Not only will you forget details like the region, processing technique, storing period, altitude, varietal, and roast profile, but you’ll forget if it was a green pear or a yellow if the flavor bordered on apple. You’ll forget if it was paired with other flavors like hazelnut and almond. Check the differences, taking notes will help you.
Develop your taste a vocabulary
Even after that cupful of goodness filled with the top coffee beans in the world, there are still so many other common coffee flavor favorites.
After you have tried a few coffee beans, you will probably arrive at your favorite one. But it is always interesting to experiment now and then with a different brewing method. You can even try changing your coffee beans.
When looking to branch out and try new types, we recommend you get an idea of what you like in a coffee and ask yourself for recommendations based on those certain traits.

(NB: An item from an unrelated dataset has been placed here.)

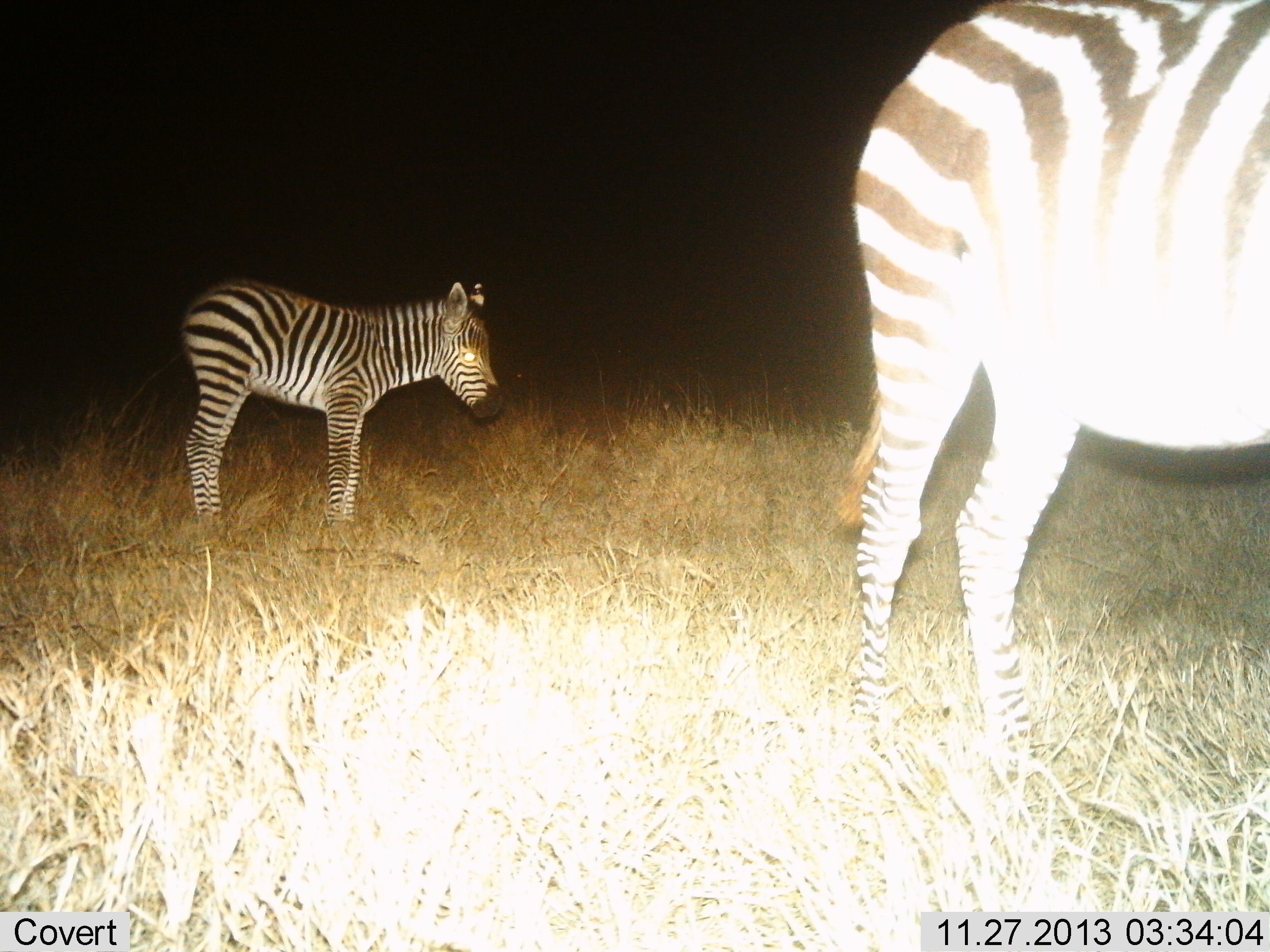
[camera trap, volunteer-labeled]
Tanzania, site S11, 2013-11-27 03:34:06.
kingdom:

If you are interested then get out there and experiment with your brewing method and coffee grains. There is a coffee for every person and every occasion. Over the years new coffees have emerged when people have blended different ingredients and tried new methods of preparation. One should always have an assortment of coffee beans in the cupboard!
You must think much more than just great flavors. There is growing research into the health benefits of this hundred-year-old tradition. Many coffee brands now offer coffees that can help you sleep, pick you up in the morning or calm your anxiety. It is an ever-growing industry that still has room for expansion, especially in ways that benefit humans.
Finally, I recommend you throw away the coffee charts, pay a visit to a well-stocked coffee shop and invest in coffee beans. Try different types of coffee beans in your home kitchen. The best way to learn about coffee beans is “brewing and drinking by yourself “.